• [Instructions for the task]
Set down every line from the one containing "What is the distance from" through the end of the rows, both included, reproducing each line without any change.

[Rows in a dataset]
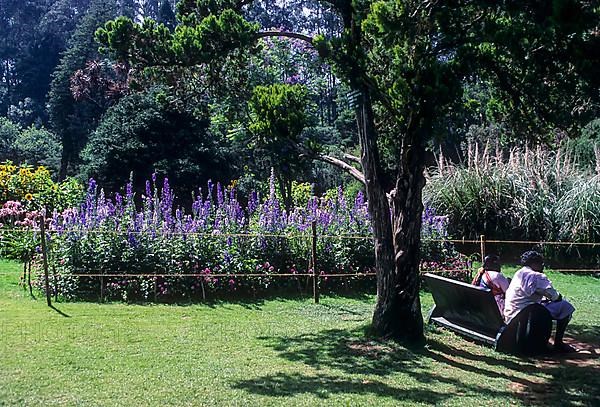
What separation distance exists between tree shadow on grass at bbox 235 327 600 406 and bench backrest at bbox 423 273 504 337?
286 mm

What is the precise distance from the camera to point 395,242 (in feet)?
29.2

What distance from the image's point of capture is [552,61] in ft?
25.5

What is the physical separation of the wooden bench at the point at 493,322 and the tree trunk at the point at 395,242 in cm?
58

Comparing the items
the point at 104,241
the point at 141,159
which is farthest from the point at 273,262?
the point at 141,159

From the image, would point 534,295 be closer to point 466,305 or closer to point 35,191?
point 466,305

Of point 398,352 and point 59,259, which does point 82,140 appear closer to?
point 59,259

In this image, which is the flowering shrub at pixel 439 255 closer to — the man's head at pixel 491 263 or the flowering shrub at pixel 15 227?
the man's head at pixel 491 263

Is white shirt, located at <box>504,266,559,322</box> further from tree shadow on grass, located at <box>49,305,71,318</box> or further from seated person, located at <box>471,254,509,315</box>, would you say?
tree shadow on grass, located at <box>49,305,71,318</box>

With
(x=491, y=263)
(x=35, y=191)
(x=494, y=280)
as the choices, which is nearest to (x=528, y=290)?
(x=494, y=280)

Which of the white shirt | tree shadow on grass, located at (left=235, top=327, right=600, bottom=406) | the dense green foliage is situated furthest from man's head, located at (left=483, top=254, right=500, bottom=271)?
the dense green foliage

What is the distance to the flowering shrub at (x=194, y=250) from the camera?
12.1m

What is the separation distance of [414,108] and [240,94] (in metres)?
3.41

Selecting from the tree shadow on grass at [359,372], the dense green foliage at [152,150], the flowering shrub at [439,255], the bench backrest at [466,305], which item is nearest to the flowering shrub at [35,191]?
the dense green foliage at [152,150]

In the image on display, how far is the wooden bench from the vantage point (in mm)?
8289
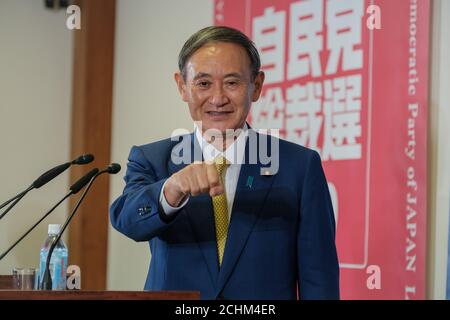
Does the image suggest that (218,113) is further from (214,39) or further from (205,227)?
(205,227)

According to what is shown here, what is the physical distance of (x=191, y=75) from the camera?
2.03 metres

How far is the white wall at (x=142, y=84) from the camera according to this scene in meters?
4.33

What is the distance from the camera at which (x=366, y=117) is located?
3043mm

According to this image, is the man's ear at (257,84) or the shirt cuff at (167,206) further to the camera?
the man's ear at (257,84)

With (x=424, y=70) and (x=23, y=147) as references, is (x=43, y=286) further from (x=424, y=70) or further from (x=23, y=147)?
(x=23, y=147)

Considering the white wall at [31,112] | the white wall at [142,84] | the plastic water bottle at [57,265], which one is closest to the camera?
the plastic water bottle at [57,265]

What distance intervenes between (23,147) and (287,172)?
10.2 ft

• [Answer to the problem]
What is the distance from the camera at which (x=366, y=117) is located?
3043mm

According to this image, is the man's ear at (257,84) or the shirt cuff at (167,206) further to the camera?
the man's ear at (257,84)

With (x=424, y=70) and (x=23, y=147) as references, is (x=43, y=286) further from (x=424, y=70) or further from (x=23, y=147)?
(x=23, y=147)

Considering the white wall at [31,112] | the white wall at [142,84] | the plastic water bottle at [57,265], which one is closest to the camera?
the plastic water bottle at [57,265]

What distance intervenes between (23,147) and (287,172)?
10.2 ft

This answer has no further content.